= 元の文章 =
'''

「高校生のころは、“強くなりたい”と思いながら毎朝目覚めるような暗黒の時代でした」

 ものづくりはしたいのだけれど、人前に立つのは苦手で。塾生がたくさんいるなかで稽古をしているときに、“麻由美は姿勢がいい”とほめられて、みんなの視線が自分に向いたりすると、その瞬間に姿勢を悪くしてしまう(苦笑)。目立つのがイヤで、なるべく注目されないようにしていました。でも、自分自身、そこが一番課題だと思っていました」

――自分でも課題だと。

「自分を信じられないことがイヤだったし、自分の弱さがイヤでした。高校生のころは、“強くなりたい”と思いながら毎朝目覚めるような暗黒の時代でした」

若村麻由美 撮影/三浦龍司

――そうなんですか!?

「それが無名塾に入ったことで、いろんなチャレンジをさせていただきました。お稽古はマンツーマンでしたが、みんなが見ています。私は赤面症でしたので、それはもう真っ赤なゆでだこのような状態になって、声を出すのも大変でした。そうした状態から、仲代さんや宮崎さんに、なんとか役者としてできるようになるまでリハビリしていってもらった感じです。“無名塾”に入ったことは、本当に大きなCHANGEだったと思います」

仲代さんと宮崎さんには、若村さんの外見の美しさもさることながら、体の姿勢の良さと同じく、リハビリにへこたれない体のうちの姿勢の良さ(芯の強さ)が秘められていることも、見抜けたのかもしれない。

'''

= 与えられたデータ =
'''

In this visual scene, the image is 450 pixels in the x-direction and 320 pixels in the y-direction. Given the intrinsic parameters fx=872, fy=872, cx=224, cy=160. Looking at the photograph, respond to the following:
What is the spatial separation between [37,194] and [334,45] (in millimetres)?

'''

= 取り組む内容 =
(A) 若村麻由美さんのインタビューを2文で要約してください。
(B) 若村麻由美さんのインタビューのうち、「ものづくりはしたいのだけれど」という語句を含むところから始めて「HANGEだったと思います」」で終わる部分を、一字も変えずに出力してください。
(C) 若村麻由美さんのインタビューを、最後の文の後から引き継いで書き続けてください。

= 課題の結果 =
(A) 若村麻由美さんは、ものづくりはしたいものの人前に立つのが苦手で目立たないようにしており、そうした自分の弱さを一番の課題と感じ、高校時代を「暗黒の時代」と振り返っている。無名塾に入って赤面症で声を出すのも大変だった状態から、仲代さんや宮崎さんに役者としてできるようになるまでリハビリしてもらったと語り、それを本当に大きなCHANGEだったとしている。

(B)
ものづくりはしたいのだけれど、人前に立つのは苦手で。塾生がたくさんいるなかで稽古をしているときに、“麻由美は姿勢がいい”とほめられて、みんなの視線が自分に向いたりすると、その瞬間に姿勢を悪くしてしまう(苦笑)。目立つのがイヤで、なるべく注目されないようにしていました。でも、自分自身、そこが一番課題だと思っていました」

――自分でも課題だと。

「自分を信じられないことがイヤだったし、自分の弱さがイヤでした。高校生のころは、“強くなりたい”と思いながら毎朝目覚めるような暗黒の時代でした」

若村麻由美 撮影/三浦龍司

――そうなんですか!?

「それが無名塾に入ったことで、いろんなチャレンジをさせていただきました。お稽古はマンツーマンでしたが、みんなが見ています。私は赤面症でしたので、それはもう真っ赤なゆでだこのような状態になって、声を出すのも大変でした。そうした状態から、仲代さんや宮崎さんに、なんとか役者としてできるようになるまでリハビリしていってもらった感じです。“無名塾”に入ったことは、本当に大きなCHANGEだったと思います」

(C)
わかむら・まゆみ
1967年、1月3日生まれ、東京都出身。高校卒業後に仲代達矢主宰の俳優養成所、無名塾に入塾。養成期間中の1987年10月から放送されたNHK連続テレビ小説『はっさい先生』のヒロインにてデビューを飾った。ドラマ、映画、舞台で現代劇から時代劇、古典劇と幅広く活躍している。近年の主な出演作にNHK連続テレビ小説『おちょやん』、ドラマ『科捜研の女』シリーズ(テレビ朝日系)、『この素晴らしき世界』(フジテレビ系)、『初恋、ざらり』(テレビ東京系)、『緊急取調室』第5シーズン(テレビ朝日系)、映画『老後の資金がありません!』など。舞台『チルドレン』(18)にて第44回菊田一夫演劇賞を、『Le Pere 父』(19)で第27回読売演劇大賞優秀女優賞を受賞。最新舞台は、日本初演の『飛び立つ前に』、26年4月『メアリー・スチュアート』でエリザベス1世を演じる。

『飛び立つ前に』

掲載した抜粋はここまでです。